Im Renault-Kosmos herrscht eine klare Hackordnung: Der Renault R5 ist der charmante Sunnyboy, die Alpine A290 seine Krawallschwester. Der eine jagt Herzen, die andere lieber Kurven. Dass die beiden technisch eng verwandt sind, mag man auf den ersten Blick wenig glauben.
Alpine A290
BildergalerieBreite Schultern bei der Alpine A290
Alpines Interpretation des R5 wurde nicht nur weiblich, sie bekam auch alles verpasst, was schnell, krawallig und nach Rennstrecke aussieht. Breitere Reifen? Check. Markante Schweller? Klar. Spätestens an den exzentrischen Kreuzscheinwerfern scheiden sich aber die Geister: Die einen sehen darin ein mutiges Designelement, die anderen ein optisches Verbrechen. Unstrittig ist, dass sie die sportlichen Ambitionen der A290 unterstreichen.

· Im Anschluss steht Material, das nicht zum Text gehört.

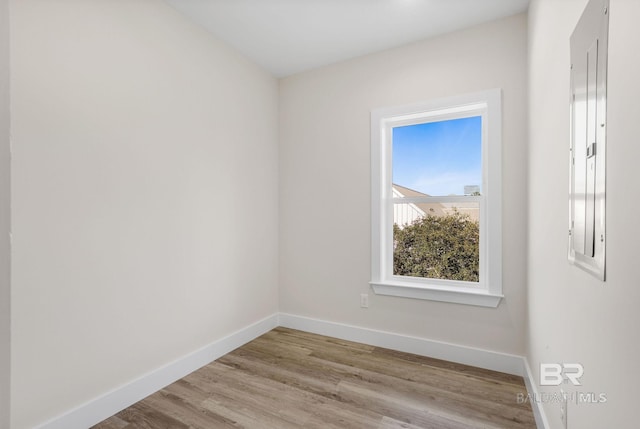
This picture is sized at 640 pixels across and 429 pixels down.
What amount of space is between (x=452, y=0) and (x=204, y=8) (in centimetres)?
171

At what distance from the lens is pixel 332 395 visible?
2.06 metres

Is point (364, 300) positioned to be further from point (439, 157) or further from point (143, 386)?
point (143, 386)

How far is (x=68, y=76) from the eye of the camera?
1.68 metres

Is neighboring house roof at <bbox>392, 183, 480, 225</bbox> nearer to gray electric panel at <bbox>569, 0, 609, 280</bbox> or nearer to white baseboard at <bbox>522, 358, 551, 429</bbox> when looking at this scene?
white baseboard at <bbox>522, 358, 551, 429</bbox>

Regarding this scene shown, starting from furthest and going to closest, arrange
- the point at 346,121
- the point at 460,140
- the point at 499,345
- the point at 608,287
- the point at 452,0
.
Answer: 1. the point at 346,121
2. the point at 460,140
3. the point at 499,345
4. the point at 452,0
5. the point at 608,287

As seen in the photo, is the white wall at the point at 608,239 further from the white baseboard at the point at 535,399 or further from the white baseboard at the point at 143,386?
the white baseboard at the point at 143,386

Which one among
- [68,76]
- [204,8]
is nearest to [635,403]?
[68,76]

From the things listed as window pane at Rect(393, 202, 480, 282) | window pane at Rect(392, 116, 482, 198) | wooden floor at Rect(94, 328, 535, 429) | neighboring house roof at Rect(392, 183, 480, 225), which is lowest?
wooden floor at Rect(94, 328, 535, 429)

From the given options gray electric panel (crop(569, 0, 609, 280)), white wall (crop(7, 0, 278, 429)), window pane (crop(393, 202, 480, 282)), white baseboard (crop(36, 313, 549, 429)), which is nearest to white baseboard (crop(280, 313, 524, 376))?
white baseboard (crop(36, 313, 549, 429))

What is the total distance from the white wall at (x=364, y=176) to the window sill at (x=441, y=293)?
2.2 inches

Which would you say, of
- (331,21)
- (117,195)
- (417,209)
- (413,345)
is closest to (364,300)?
(413,345)

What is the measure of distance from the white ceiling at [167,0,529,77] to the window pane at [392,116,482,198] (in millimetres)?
729

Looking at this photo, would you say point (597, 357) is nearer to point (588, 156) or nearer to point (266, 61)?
point (588, 156)

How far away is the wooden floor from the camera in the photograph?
1.80 meters
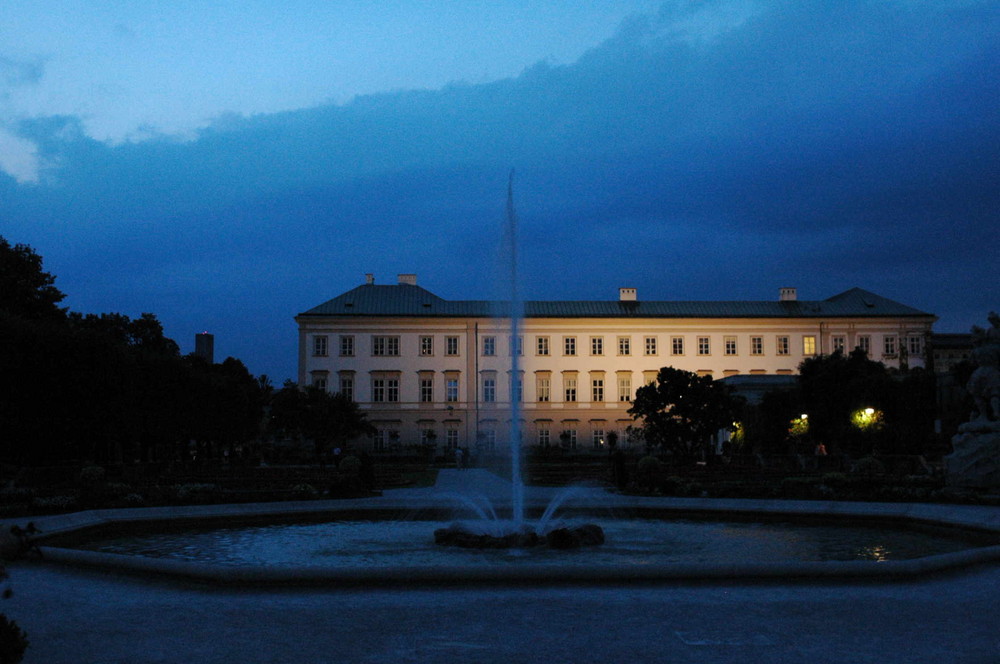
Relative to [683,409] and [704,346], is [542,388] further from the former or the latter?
[683,409]

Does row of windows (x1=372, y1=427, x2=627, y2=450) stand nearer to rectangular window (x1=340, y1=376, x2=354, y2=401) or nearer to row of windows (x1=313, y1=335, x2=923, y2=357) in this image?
rectangular window (x1=340, y1=376, x2=354, y2=401)

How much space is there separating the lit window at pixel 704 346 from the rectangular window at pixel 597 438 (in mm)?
9442

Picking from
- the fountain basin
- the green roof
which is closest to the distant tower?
the green roof

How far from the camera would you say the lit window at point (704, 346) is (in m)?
66.8

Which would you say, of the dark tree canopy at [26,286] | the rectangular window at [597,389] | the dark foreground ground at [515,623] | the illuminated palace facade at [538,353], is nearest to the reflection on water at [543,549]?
the dark foreground ground at [515,623]

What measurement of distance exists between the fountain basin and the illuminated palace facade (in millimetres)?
48882

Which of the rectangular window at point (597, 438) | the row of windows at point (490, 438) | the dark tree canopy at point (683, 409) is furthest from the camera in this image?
the rectangular window at point (597, 438)

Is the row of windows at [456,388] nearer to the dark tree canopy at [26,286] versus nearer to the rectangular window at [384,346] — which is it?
the rectangular window at [384,346]

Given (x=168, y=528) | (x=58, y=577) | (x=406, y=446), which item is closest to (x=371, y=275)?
(x=406, y=446)

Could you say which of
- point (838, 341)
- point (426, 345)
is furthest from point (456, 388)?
point (838, 341)

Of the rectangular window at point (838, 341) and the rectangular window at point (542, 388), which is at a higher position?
the rectangular window at point (838, 341)

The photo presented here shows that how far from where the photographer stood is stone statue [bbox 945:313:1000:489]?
57.4ft

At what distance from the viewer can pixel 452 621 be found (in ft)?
21.1

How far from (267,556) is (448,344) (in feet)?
182
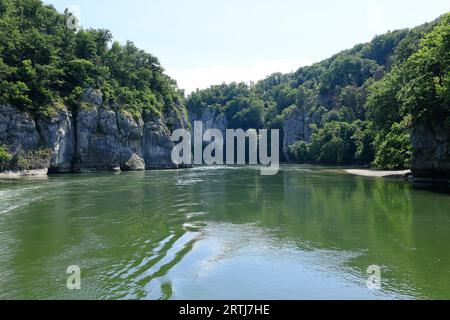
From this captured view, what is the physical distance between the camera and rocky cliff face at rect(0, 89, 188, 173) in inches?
2291

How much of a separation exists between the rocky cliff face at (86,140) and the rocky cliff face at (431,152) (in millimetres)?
51857

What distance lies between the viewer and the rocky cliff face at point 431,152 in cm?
3778

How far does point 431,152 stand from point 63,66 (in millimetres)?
62839

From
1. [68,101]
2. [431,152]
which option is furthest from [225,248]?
[68,101]

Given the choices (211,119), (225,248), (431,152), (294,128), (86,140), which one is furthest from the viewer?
(211,119)

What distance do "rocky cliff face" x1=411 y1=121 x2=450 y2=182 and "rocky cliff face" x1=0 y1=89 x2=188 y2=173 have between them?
170 feet

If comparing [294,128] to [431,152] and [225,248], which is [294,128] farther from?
[225,248]

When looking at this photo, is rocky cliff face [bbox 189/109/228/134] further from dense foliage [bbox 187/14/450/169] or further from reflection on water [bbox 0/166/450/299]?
reflection on water [bbox 0/166/450/299]

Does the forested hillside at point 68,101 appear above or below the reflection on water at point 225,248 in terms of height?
above

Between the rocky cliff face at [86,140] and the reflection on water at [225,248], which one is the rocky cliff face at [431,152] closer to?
the reflection on water at [225,248]

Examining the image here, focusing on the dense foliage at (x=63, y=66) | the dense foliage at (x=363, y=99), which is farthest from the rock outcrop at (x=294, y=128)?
the dense foliage at (x=63, y=66)

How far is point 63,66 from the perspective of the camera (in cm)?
7288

Die Vorderbremsen hat man sich vom Sportwagen A110 geliehen (320-Millimeter-Scheiben), wie die Knöpfe zur Fahrmodi-Wahl in der Mittelkonsole. Die Sitze, sportlich geformt und mit hochwertigen Bezügen versehen, bieten guten Seitenhalt und sind auch für lange Strecken gemacht. Aluminium-Akzente und strukturierte Oberflächen setzen weitere Akzente im Interieur, ohne aufdringlich zu sein. Wenig auffällig ist auch das Infotainment-System, ein Serienbauteil von Renault. Am Lenkrad thront, knallrot und unübersehbar, der „OV-Knopf“. Der Überhol-Boost katapultiert Fahrzeug samt Insassen bei Betätigung nach vorne. Das optische Kontrastprogramm bildet ein grüner Drehknopf, der die Rekuperation regelt. Auch hier gilt: Rennsport-Assoziationen sind ausdrücklich erwünscht.
Und eigentlich gehört Alpine genau dorthin – auf die Rennstrecke. Renaults Tuning-Schmiede genießt schließlich einen exzellenten Ruf unter Motorsport-Enthusiasten. Leichtbau, Mittelmotor, und ab geht’s – das war das Erfolgsrezept der Vergangenheit. Jetzt versucht man, diese Philosophie von Leichtigkeit und Präzision ins Elektrozeitalter zu transferieren. Auf den kurvigen Landstraßen gelingt das der Gym-Athletin A290 erstaunlich gut. Leichtfüßig räubert sie durchs mallorquinische Hinterland. Mit einem 52-kWh-Akku bringt die A290 knapp 1,5 Tonnen auf die Waage – die man ihr aber kaum anmerkt. Die kolportierten 380 Kilometer Reichweite sind in der Praxis deutlich weniger.
Alpine A290 mit 177 und 218 PS
Die Dämpfer leisten ganze Arbeit und bügeln auch schlechte Straßen glatt. Anders als beim R5 gibt’s hier einen hydraulischen Bump-Stop, der perfekt zwischen Komfort und Rennsport balanciert.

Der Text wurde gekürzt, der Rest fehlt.